Run With Docker Compose#

docker compose up starts audio-analyzer, text-to-speech, rag-service, kiosk-core (REST API), and kiosk-ui (Gradio interface) as containers, using the prebuilt images published on Docker Hub.

Microphone audio is captured by the browser and uploaded to kiosk-core as a WAV file. No host audio device is passed into the containers.

To rebuild the images from source instead of pulling, see Build from Source. To run kiosk-core and the UI directly on the host, see Run On the Host.

Clone#

git clone https://github.com/intel-retail/voice-enabled-interactions.git
cd voice-enabled-interactions/smart-kiosk-assistant

Pull And Start#

From smart-kiosk-assistant/:

docker compose pull
docker compose up -d

docker compose pull fetches all five images from Docker Hub:

intel/audio-analyzer:${RELEASE_TAG}
intel/text-to-speech:${RELEASE_TAG}
intel/rag-service:${RELEASE_TAG}
intel/kiosk-core:${RELEASE_TAG}
intel/kiosk-ui:${RELEASE_TAG}

REGISTRY and RELEASE_TAG are read from .env (defaults: REGISTRY=intel, committed RELEASE_TAG pins the current release).

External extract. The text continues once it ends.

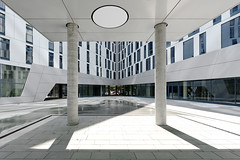 Innenhof Emporio Quartier, Scandic Hotel (axelschmies photography) Tags: urban building tower architecture modern facade skyscraper outside design exterior outdoor contemporary hamburg haus highrise architektur bauwerk bro gebude fassade hochhaus quartier emporio viertel saniert aussenaufnahme immobilie drausen modernisiert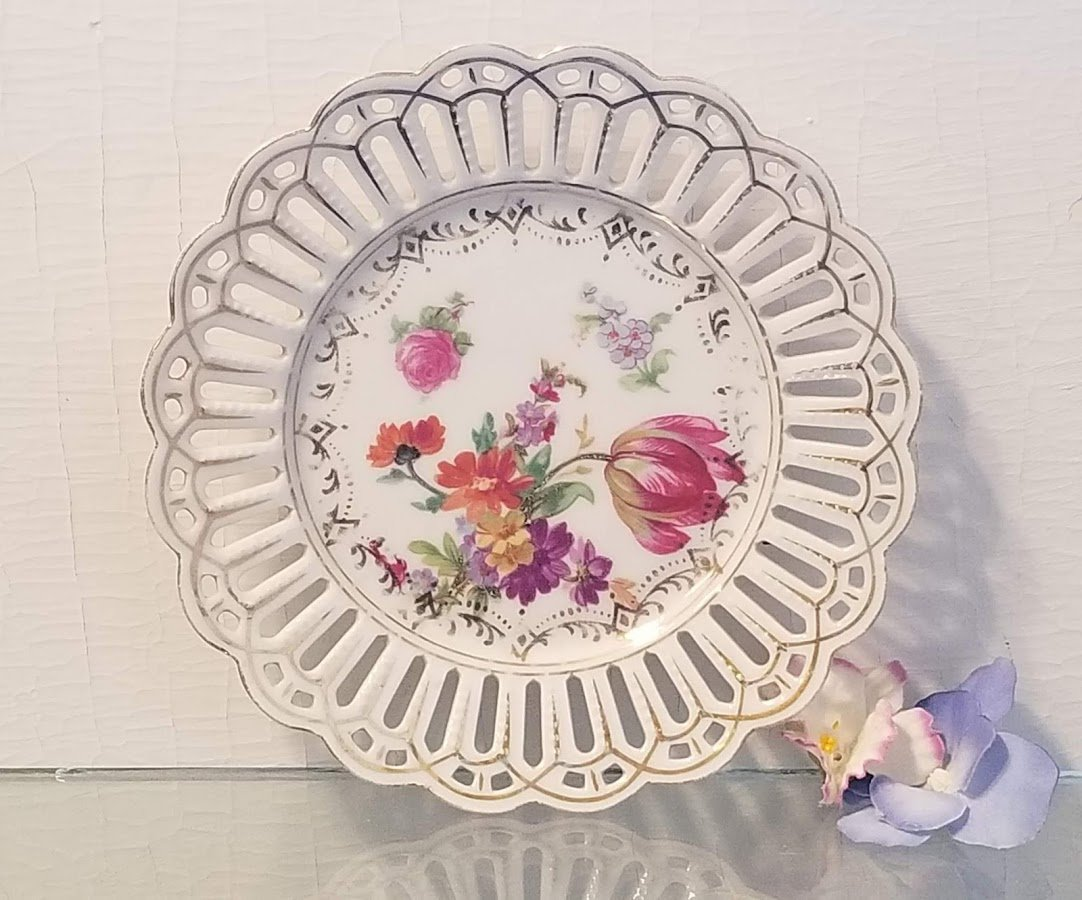 Porcelain Reticulated Plate with Classical Flowers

This starts five containers:

Container	Port	Purpose
`audio-analyzer`	8010	Speech-to-text
`text-to-speech`	8011	Speech synthesis
`rag-service`	8020	Knowledge-base retrieval
`kiosk-core`	8012	FastAPI session API
`kiosk-ui`	7860	Gradio voice UI

Containers run as non-root; every image is built with UID/GID 1000:1000 and the named volumes are initialized with that ownership, so no host UID/GID configuration is required.

Verify#

docker compose ps
curl --noproxy '*' http://127.0.0.1:8012/health   # {"status":"ok"}

Open http://127.0.0.1:7860 in a browser, click the microphone, and speak your question.

Logs#

docker compose logs -f kiosk-core
docker compose logs -f kiosk-ui

Restart / Stop#

docker compose restart            # after env var change
docker compose pull && docker compose up -d   # after a new release tag
docker compose down               # teardown

Notes#

The default Compose wiring connects kiosk-core and kiosk-ui to the internal audio-analyzer, rag-service, and text-to-speech containers. Override these URLs only when this stack must call services outside the local Compose network.
See Configuration for environment variables, model selection, and inference device, and API Reference for endpoint details.